You on the verge of becoming an independent person and wish to live on your own; you just got your first job outside your hometown; these are the reason that introduce you to the world of renting homes. But where to start? What to look for? We want to start off this blog with a little introduction for shared accommodation. What types are out there? What to look for? How to choose the right one for you?
Types of Shared Accommodation
These are some of the types of shared accommodation available:
Type 1: Flat/ Home
Flat / house share
Many people decide to join forces and rent a flat or a house together. This does not necessarily mean that the group of people renting the home know each other, actually in most cases, the group is consisted of strangers, a topic that we will talk about in the future [choosing the right flatmate].
When becoming sharers under a joint tenancy, you will officially be jointly and severally liable which means that you will be responsible for the rent payments and other obligations. We suggest when signing the tenant contract, all shares should put their signature on it, so that everyone can have equal responsibilities.

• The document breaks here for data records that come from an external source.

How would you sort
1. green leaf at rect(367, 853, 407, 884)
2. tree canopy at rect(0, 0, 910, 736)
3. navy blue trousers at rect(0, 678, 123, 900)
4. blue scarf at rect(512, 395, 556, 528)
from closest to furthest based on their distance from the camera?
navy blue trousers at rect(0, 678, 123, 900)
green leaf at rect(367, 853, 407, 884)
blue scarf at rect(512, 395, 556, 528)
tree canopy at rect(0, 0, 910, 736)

Another thing that we want to address is when one of the tenants wants to leave. It is normally for the person who leaves to give a notice and, if following the unwritten rule of shared accommodation, to find his replacement himself. Landlords usually tend to resign the contracts with the new tenant involved so this will not mean any trouble for anyone.
Type 2: Rooms to let (no landlord)
You will find this type in the ads described as “ROOM TO LET”. This is the way if you want total independence and privacy in your place. Each tenant gets his own room, and the number of tenants
is set by the number of rooms the home has.
There are couple pro and cons that come in the package. Having your own room is an advantage. You will also sign a contract regarding yours and yours alone room. What the other tenants do in their rooms will not mind you.
A major disadvantage is that you as a tenant have no vote in choosing the other tenants. However, most landlords will choose decent people that are responsible in any way, so it might be safe to assume that this will not be a problem. However, the landlord will not care if your flatmate don’t have the same interests as you.
Type 3: Rooms to let (with landlord)
Many families have bigger houses in which they have spare room. It is common, for example an older couple, to rent a room or two to tenants. Of course major disadvantage in this type of rental is that you live with the landlord. This might result in feeling uncomfortable doing things that you might have done living alone, having bigger responsibility not just towards your room but the whole house as well.
A Few Last Words…
To sum up, there are other types of shared accommodations, ones that might not be legal or not permitted without agreement with the landlord [such as “Sublet” where two people rent a three room apartment and then rent the third room for their own profit]. However, overall, these are the types of rentals you might come across when searching one for yourself.